Marluxia doesn’t speak again: Larxene sounds like she wants to say something else, and besides, he’s not sure exactly what he can say to any of this. Yes, Larxene’s brother is having personal difficulties; but what can Marluxia do about it but offer condolences to his sister like she’ll ever pass on the message?
“Christ, he used to be an arrogant little jerk when he was six,” Larxene says suddenly. “What happened?”
“A lot of things can happen in ten years,” Marluxia replies gently, which is both true and has absolutely no meaning at all.
“Twelve,” Larxene corrects dully. “I just, I don’t know. Anyway, so we talked a bit more and mostly he just complained and told me that I wasn’t listening - he’s like that - and then finally, one day he’s just like ‘Larxene, I need to come out to you about something’.”
Larxene laughs humourlessly.
“So I’m like ‘lol, that really makes you sound like you’re gay’, and he just says ‘well, actually…’ Can you believe it? Of all the people who could have been gay, and it’s him. He was never going to get a girlfriend, let alone a boyfriend. And he’s got nothing to protect him if it gets around school. And his parents are almost definitely going to kick him out of the house if they find out.”

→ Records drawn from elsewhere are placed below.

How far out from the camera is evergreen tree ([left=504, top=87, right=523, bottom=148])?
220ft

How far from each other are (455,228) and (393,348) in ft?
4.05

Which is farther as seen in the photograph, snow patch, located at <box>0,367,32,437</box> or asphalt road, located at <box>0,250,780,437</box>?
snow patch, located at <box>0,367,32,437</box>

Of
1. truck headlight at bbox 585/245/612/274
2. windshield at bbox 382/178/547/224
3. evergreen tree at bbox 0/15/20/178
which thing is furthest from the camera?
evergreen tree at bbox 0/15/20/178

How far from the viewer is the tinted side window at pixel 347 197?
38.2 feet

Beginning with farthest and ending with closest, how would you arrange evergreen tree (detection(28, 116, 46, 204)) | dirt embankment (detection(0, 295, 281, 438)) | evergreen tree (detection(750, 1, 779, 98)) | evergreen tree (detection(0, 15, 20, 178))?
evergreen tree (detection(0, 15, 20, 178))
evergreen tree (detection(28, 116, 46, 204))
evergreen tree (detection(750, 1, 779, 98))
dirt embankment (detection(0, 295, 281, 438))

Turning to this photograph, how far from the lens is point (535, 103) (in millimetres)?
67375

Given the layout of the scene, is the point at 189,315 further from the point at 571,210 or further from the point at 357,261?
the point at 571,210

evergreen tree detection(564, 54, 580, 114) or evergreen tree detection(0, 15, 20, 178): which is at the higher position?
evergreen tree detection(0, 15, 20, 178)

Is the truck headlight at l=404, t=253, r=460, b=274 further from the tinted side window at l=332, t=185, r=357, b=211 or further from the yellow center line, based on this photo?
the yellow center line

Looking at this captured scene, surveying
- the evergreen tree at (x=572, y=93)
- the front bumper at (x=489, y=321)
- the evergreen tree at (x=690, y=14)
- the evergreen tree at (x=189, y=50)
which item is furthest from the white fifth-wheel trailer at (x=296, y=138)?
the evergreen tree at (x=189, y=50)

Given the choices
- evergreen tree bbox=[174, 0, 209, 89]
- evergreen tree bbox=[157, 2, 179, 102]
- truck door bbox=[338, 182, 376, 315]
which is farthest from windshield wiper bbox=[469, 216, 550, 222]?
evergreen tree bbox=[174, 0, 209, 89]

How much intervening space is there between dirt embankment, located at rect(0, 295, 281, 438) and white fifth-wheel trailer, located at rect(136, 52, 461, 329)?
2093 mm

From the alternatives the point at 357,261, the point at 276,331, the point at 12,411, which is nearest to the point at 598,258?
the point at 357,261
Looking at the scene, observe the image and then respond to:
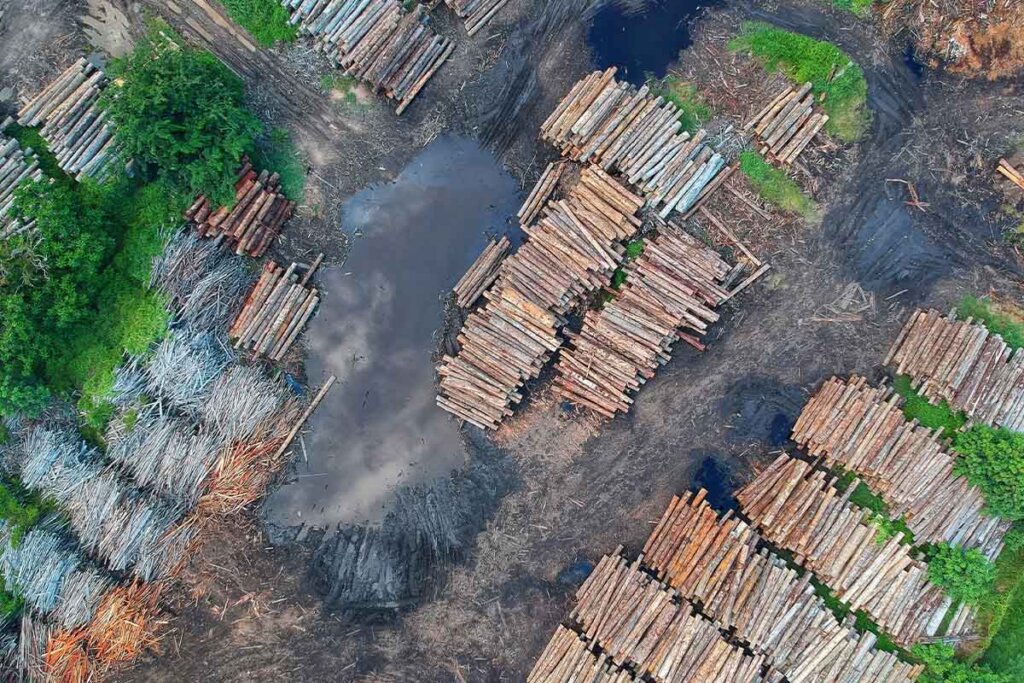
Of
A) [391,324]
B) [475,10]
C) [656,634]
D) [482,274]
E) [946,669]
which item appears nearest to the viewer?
[946,669]

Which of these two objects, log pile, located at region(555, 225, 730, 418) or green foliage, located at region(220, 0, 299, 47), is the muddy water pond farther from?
green foliage, located at region(220, 0, 299, 47)

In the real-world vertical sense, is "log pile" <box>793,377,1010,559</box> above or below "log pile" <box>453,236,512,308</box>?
above

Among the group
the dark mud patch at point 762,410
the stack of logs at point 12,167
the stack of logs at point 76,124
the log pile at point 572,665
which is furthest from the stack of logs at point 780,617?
the stack of logs at point 12,167

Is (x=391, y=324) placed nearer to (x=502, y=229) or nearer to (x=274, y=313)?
(x=274, y=313)

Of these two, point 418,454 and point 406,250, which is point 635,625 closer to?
point 418,454

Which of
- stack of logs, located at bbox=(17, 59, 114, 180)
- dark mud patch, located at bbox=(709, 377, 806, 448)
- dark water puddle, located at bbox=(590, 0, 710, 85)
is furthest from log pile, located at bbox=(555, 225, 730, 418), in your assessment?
stack of logs, located at bbox=(17, 59, 114, 180)

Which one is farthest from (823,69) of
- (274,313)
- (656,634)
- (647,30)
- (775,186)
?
(274,313)

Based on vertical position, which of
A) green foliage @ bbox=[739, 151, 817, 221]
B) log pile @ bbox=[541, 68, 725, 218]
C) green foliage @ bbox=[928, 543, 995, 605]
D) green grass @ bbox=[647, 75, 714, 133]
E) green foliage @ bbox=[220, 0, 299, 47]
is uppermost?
green grass @ bbox=[647, 75, 714, 133]

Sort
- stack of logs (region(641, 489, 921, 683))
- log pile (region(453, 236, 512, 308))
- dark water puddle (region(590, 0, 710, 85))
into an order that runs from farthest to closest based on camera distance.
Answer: log pile (region(453, 236, 512, 308)) < dark water puddle (region(590, 0, 710, 85)) < stack of logs (region(641, 489, 921, 683))
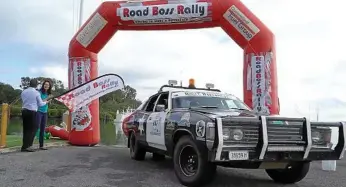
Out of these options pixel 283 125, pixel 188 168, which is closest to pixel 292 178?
pixel 283 125

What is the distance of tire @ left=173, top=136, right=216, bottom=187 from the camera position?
5.59m

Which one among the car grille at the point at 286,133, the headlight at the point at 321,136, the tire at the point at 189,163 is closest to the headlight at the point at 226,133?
the tire at the point at 189,163

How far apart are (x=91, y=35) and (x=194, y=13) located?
3.21m

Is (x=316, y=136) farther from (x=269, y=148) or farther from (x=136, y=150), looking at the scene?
(x=136, y=150)

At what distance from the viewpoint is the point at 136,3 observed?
11273 mm

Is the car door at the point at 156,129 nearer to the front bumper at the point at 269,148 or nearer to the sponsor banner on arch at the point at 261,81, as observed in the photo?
the front bumper at the point at 269,148

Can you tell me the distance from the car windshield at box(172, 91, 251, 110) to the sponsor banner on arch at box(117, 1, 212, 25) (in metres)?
3.61

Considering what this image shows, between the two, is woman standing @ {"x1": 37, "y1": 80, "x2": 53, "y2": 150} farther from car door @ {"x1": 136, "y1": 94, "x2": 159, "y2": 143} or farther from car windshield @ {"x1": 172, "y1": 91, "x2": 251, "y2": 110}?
car windshield @ {"x1": 172, "y1": 91, "x2": 251, "y2": 110}

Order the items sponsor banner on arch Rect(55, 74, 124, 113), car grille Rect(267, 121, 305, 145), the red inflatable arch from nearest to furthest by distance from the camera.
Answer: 1. car grille Rect(267, 121, 305, 145)
2. the red inflatable arch
3. sponsor banner on arch Rect(55, 74, 124, 113)

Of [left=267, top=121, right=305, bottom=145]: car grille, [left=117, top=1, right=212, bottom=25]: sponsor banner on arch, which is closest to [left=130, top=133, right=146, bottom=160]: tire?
[left=117, top=1, right=212, bottom=25]: sponsor banner on arch

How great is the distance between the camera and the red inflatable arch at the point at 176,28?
1025 centimetres

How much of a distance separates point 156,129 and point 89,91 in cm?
417

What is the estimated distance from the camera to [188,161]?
240 inches

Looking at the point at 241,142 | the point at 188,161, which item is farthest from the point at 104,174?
→ the point at 241,142
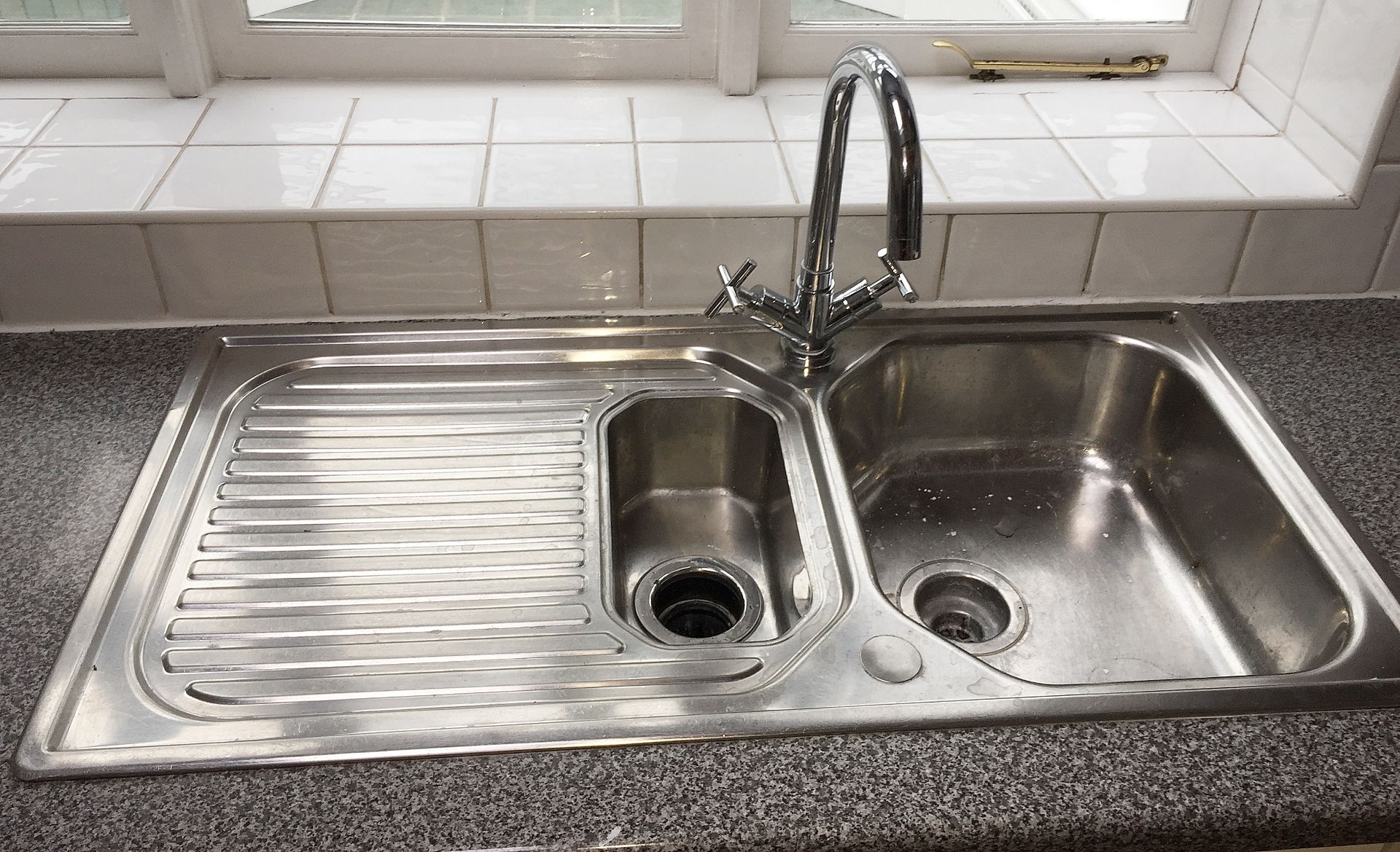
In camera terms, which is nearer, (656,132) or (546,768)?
(546,768)

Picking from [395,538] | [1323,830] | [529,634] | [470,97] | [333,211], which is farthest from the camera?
[470,97]

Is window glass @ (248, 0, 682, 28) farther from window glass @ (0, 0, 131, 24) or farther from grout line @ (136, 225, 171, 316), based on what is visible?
grout line @ (136, 225, 171, 316)

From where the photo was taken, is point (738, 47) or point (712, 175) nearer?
point (712, 175)

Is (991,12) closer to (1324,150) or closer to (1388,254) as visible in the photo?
(1324,150)

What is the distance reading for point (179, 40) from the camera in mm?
1293

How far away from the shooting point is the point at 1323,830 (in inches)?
29.8

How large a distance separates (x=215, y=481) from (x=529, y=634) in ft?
1.15

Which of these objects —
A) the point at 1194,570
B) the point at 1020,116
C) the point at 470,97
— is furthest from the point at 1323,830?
the point at 470,97

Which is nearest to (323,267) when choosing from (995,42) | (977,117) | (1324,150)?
(977,117)

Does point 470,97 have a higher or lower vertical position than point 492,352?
higher

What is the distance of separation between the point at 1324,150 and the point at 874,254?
20.3 inches

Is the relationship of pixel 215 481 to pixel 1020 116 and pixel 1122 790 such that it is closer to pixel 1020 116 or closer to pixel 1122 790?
pixel 1122 790

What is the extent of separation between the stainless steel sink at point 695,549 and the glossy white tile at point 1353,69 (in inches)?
10.3

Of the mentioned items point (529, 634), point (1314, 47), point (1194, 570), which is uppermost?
point (1314, 47)
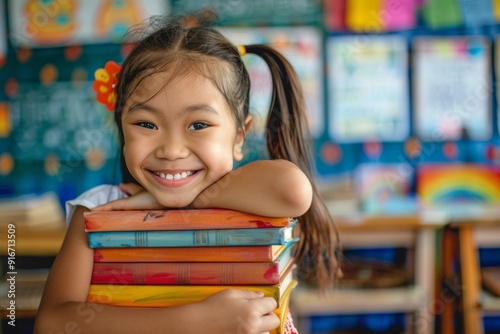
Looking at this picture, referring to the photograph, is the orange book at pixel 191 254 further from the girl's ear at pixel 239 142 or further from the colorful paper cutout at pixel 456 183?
the colorful paper cutout at pixel 456 183

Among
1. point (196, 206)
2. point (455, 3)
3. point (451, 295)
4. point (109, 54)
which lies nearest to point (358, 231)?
point (451, 295)

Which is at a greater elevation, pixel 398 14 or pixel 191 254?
pixel 398 14

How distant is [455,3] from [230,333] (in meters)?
2.24

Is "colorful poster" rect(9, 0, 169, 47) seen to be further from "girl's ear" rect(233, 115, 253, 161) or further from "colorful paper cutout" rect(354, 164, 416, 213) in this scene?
"girl's ear" rect(233, 115, 253, 161)

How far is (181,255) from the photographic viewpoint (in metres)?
0.76

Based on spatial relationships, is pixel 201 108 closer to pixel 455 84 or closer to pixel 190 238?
pixel 190 238

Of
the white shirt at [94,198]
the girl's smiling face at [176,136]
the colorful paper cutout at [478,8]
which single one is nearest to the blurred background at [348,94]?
the colorful paper cutout at [478,8]

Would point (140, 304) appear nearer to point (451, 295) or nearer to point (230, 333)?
point (230, 333)

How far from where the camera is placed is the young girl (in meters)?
0.72

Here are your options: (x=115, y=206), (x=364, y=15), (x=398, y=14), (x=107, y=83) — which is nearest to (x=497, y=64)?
(x=398, y=14)

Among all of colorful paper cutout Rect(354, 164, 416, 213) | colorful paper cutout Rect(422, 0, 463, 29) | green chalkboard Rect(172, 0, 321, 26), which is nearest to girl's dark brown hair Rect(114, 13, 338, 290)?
colorful paper cutout Rect(354, 164, 416, 213)

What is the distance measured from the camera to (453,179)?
2578 millimetres

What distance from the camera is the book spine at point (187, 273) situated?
2.41 ft

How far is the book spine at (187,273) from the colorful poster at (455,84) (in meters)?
2.03
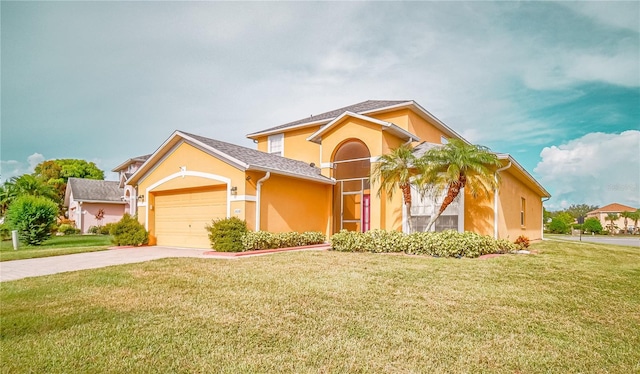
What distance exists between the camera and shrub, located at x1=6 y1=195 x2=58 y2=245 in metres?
16.9

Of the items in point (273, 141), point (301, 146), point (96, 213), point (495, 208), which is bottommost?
point (96, 213)

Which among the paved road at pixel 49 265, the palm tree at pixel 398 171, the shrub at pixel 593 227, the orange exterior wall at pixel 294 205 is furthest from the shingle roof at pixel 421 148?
the shrub at pixel 593 227

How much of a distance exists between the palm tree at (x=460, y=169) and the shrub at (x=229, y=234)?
22.1 feet

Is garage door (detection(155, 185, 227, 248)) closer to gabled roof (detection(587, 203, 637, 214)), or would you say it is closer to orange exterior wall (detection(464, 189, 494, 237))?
orange exterior wall (detection(464, 189, 494, 237))

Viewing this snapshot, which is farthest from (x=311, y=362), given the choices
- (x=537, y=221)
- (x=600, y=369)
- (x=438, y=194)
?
(x=537, y=221)

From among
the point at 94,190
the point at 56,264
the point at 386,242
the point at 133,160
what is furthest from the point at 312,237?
the point at 94,190

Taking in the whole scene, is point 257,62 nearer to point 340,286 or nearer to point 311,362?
point 340,286

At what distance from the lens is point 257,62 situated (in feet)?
50.8

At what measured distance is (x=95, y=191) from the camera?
34250 millimetres

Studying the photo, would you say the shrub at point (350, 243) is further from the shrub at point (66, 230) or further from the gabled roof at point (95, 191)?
the gabled roof at point (95, 191)

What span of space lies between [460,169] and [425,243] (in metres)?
3.02

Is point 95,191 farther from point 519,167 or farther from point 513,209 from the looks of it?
point 519,167

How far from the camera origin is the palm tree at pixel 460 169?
1153 cm

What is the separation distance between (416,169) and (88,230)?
3224cm
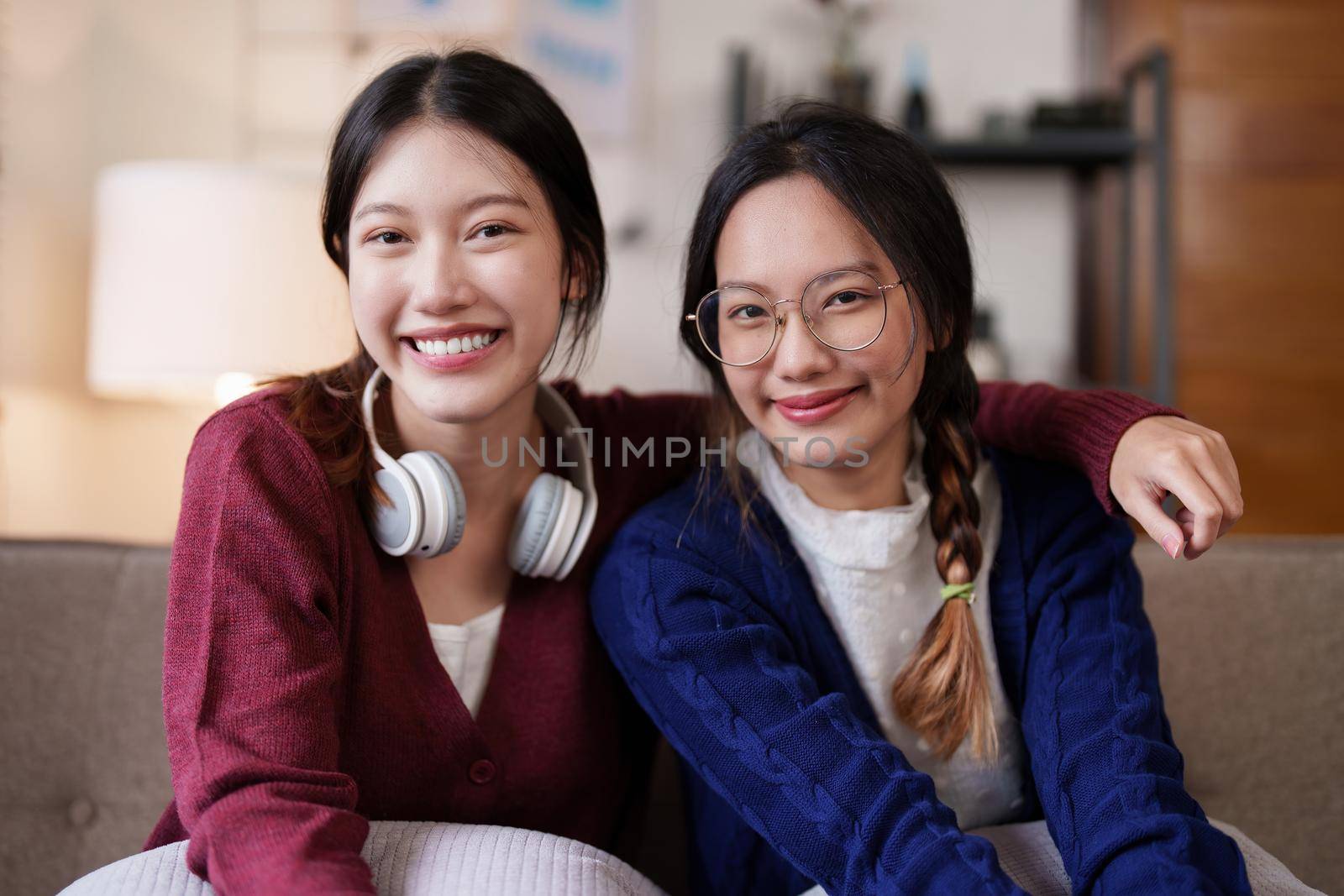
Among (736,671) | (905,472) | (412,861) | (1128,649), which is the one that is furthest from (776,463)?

“I thought people like that only existed in the South these days,” Marluxia says before his brain’s really had time to ingest all of the information Larxene has spewed in the last two minutes.
“You’re so naive. They’re everywhere,” She retorts dryly. “Anyway, he’s just rebuking me because I’m his sister, like that actually means I have to talk to him, so do me a favour and just, you know, give him a nudge in the right direction.”
“Just talk to him?” Marluxia asks. It would probably be easier for him to worm his way into the kid’s pants than try to be his friend - but Larxene, for once, seems genuinely concerned, so he nods soberly. “Got it. Anything I need to know?”
“Oh, he’s got a chess competition coming up next month. A big one. Tell him we’ll watch it on telly, or something.”
She pauses long enough for a waitress to clear away the cups and saucers.
“And his name?” Marluxia prompts gently.
“Oh, right. It’s Vexen.”
“Vexen.” Marluxia recalls the name from some distant past, perhaps an old conversation with Larxene, once upon a time. It’s not a pleasant sounding word, all sharp syllables and sudden stops. “Strange name.”
“Yeah, I thought so, too,” Larxene says, but she doesn’t elaborate. Then, she stands, quite suddenly, checking her phone.
“Gotta go. Partying hard tonight. I’ll see you around, yeah?”
Marluxia nods, kisses her just to make her laugh, and watches her disappear into the warm spring evening air.